EmojiDiff: Advanced Facial Expression Control with High Identity Preservation in Portrait Generation
Journal:
arXiv
Published Date:
Dec 2, 2024
Abstract
This paper aims to bring fine-grained expression control while maintaining
high-fidelity identity in portrait generation. This is challenging due to the
mutual interference between expression and identity: (i) fine expression
control signals inevitably introduce appearance-related semantics (e.g., facial
contours, and ratio), which impact the identity of the generated portrait; (ii)

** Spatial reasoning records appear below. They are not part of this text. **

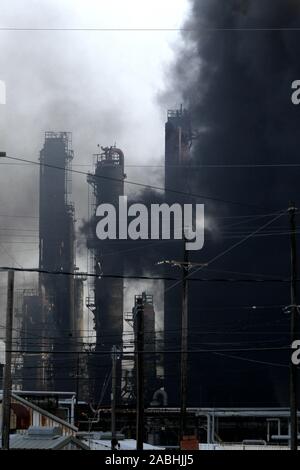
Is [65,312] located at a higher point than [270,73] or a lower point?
lower

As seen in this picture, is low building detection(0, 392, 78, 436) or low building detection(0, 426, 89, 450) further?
low building detection(0, 392, 78, 436)

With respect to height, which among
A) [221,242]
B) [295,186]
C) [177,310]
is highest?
[295,186]

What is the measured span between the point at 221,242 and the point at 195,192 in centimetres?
599

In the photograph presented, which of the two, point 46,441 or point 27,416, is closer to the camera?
point 46,441

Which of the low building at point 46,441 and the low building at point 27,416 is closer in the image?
the low building at point 46,441

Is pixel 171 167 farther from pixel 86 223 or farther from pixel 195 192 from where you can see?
pixel 86 223

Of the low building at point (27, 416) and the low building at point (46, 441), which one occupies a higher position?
the low building at point (46, 441)

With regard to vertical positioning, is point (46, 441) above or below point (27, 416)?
above

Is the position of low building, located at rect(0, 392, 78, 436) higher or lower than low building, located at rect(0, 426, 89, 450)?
lower
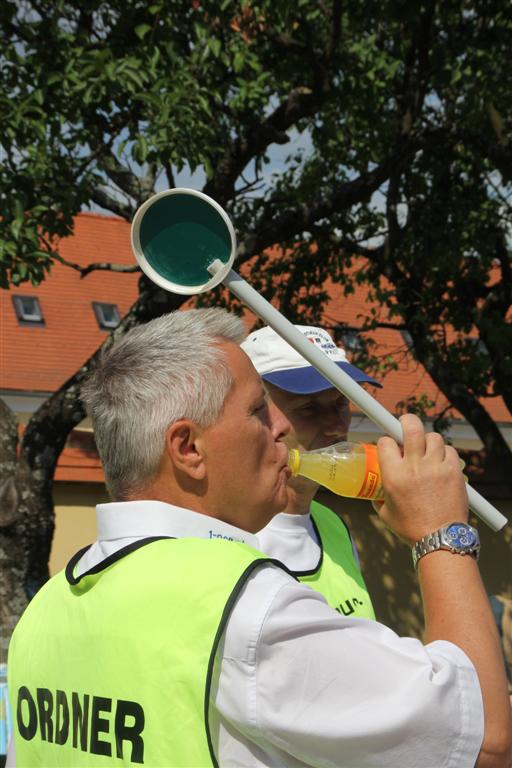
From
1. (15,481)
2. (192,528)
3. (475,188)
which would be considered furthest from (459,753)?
(475,188)

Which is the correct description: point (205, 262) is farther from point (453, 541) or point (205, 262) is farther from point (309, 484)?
point (309, 484)

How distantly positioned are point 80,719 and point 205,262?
72cm

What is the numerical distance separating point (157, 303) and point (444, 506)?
5862 millimetres

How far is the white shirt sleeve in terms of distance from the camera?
4.34 feet

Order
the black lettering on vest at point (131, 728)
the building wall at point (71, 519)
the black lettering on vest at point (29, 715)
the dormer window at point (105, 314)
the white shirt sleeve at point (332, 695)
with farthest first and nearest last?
the dormer window at point (105, 314), the building wall at point (71, 519), the black lettering on vest at point (29, 715), the black lettering on vest at point (131, 728), the white shirt sleeve at point (332, 695)

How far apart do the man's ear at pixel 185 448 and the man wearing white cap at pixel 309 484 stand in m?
0.93

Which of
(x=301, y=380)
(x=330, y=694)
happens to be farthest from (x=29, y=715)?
(x=301, y=380)

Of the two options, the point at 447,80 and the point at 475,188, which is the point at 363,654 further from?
the point at 475,188

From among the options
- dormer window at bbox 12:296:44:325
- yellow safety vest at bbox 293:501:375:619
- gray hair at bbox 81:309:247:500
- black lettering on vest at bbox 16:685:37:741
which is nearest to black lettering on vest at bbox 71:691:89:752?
black lettering on vest at bbox 16:685:37:741

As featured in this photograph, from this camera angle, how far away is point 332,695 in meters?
1.32

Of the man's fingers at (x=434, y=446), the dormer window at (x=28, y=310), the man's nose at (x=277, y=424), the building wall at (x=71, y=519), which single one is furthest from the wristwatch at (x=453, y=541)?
the dormer window at (x=28, y=310)

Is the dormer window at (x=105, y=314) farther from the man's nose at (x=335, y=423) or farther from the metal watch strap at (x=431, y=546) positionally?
the metal watch strap at (x=431, y=546)

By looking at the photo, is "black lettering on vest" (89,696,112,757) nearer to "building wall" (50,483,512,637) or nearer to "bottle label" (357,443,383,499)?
"bottle label" (357,443,383,499)

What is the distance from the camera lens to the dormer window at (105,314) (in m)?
21.1
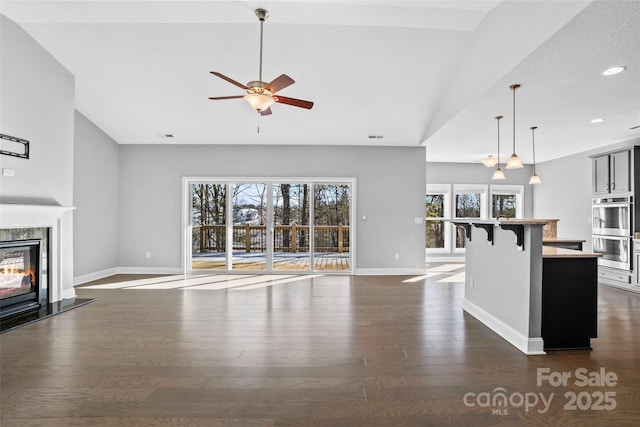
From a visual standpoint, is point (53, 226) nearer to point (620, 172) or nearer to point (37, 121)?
point (37, 121)

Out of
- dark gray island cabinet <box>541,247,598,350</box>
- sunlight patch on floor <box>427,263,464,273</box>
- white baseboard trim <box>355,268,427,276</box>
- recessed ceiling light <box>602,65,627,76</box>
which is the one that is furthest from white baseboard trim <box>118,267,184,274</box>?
recessed ceiling light <box>602,65,627,76</box>

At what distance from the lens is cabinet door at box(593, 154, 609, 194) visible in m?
5.37

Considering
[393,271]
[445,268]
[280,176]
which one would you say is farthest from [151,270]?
[445,268]

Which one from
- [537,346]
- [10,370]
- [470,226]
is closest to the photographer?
[10,370]

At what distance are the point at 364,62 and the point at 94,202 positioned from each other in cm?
526

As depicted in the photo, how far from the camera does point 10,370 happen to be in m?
2.36

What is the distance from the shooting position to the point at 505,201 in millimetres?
8242

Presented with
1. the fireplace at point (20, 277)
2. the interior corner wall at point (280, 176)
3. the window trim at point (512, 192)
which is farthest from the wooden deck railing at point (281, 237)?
the window trim at point (512, 192)

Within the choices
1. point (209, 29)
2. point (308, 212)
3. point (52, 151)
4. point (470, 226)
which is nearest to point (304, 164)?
point (308, 212)

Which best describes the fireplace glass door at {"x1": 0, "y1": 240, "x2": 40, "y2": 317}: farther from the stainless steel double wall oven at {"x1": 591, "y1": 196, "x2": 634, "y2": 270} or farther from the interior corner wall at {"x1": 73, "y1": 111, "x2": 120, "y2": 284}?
the stainless steel double wall oven at {"x1": 591, "y1": 196, "x2": 634, "y2": 270}

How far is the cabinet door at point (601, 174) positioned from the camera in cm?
537

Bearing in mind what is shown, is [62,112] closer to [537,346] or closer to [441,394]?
[441,394]

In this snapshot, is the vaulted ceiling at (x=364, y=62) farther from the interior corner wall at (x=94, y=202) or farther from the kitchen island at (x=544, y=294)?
the kitchen island at (x=544, y=294)

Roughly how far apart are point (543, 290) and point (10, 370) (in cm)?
444
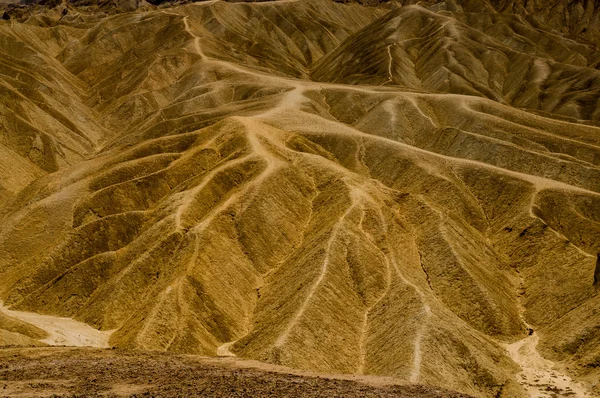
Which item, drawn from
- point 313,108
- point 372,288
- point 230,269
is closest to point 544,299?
point 372,288

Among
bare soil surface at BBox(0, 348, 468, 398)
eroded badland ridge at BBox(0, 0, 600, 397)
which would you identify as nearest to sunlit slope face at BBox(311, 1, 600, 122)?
eroded badland ridge at BBox(0, 0, 600, 397)

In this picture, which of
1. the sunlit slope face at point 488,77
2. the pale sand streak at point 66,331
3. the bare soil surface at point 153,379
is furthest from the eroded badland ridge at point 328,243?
the sunlit slope face at point 488,77

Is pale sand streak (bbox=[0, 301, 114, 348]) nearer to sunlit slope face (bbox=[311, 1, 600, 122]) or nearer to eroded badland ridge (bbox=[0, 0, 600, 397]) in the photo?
eroded badland ridge (bbox=[0, 0, 600, 397])

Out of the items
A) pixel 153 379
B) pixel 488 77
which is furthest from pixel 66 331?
pixel 488 77

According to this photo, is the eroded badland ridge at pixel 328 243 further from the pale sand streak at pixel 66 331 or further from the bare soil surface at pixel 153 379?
the bare soil surface at pixel 153 379

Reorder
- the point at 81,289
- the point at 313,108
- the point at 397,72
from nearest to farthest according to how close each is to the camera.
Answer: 1. the point at 81,289
2. the point at 313,108
3. the point at 397,72

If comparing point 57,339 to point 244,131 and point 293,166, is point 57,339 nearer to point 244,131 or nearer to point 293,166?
point 293,166

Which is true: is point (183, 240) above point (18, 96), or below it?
below

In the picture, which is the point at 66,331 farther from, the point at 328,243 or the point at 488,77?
the point at 488,77
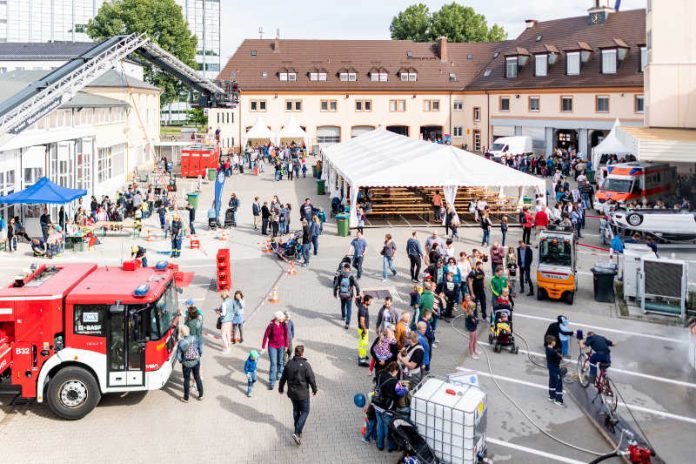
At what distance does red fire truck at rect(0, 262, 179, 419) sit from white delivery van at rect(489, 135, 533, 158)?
42.5 metres

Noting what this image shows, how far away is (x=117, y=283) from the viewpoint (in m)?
12.2

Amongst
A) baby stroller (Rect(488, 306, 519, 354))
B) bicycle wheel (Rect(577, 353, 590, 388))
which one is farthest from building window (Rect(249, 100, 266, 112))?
bicycle wheel (Rect(577, 353, 590, 388))

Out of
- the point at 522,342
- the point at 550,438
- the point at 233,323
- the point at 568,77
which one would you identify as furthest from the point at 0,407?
the point at 568,77

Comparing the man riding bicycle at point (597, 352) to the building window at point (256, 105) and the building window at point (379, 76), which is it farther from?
the building window at point (379, 76)

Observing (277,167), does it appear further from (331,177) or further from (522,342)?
(522,342)

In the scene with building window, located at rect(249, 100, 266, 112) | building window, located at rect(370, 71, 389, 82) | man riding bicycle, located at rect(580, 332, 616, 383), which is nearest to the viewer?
man riding bicycle, located at rect(580, 332, 616, 383)

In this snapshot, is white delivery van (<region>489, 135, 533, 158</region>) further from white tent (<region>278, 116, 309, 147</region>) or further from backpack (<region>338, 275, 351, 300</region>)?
backpack (<region>338, 275, 351, 300</region>)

even coarse-grained expression control can cause facial changes that compromise
identity, since they all act on the face. These limitations remain unaddressed
by previous generation methods, which primarily rely on coarse control signals
or two-stage inference that integrates portrait animation. Here, we introduce
EmojiDiff, the first end-to-end solution that enables simultaneous control of
extremely detailed expression (RGB-level) and high-fidelity identity in
portrait generation. To address the above challenges, EmojiDiff adopts a
two-stage scheme involving decoupled training and fine-tuning. For decoupled
training, we innovate ID-irrelevant Data Iteration (IDI) to synthesize
cross-identity expression pairs by dividing and optimizing the processes of
maintaining expression and altering identity, thereby ensuring stable and
high-quality data generation. Training the model with this data, we effectively
disentangle fine expression features in the expression template from other
extraneous information (e.g., identity, skin). Subsequently, we present
ID-enhanced Contrast Alignment (ICA) for further fine-tuning. ICA achieves
rapid reconstruction and joint supervision of identity and expression
information, thus aligning identity representations of images with and without
expression control. Experimental results demonstrate that our method remarkably
outperforms counterparts, achieves precise expression control with highly
maintained identity, and generalizes well to various diffusion models.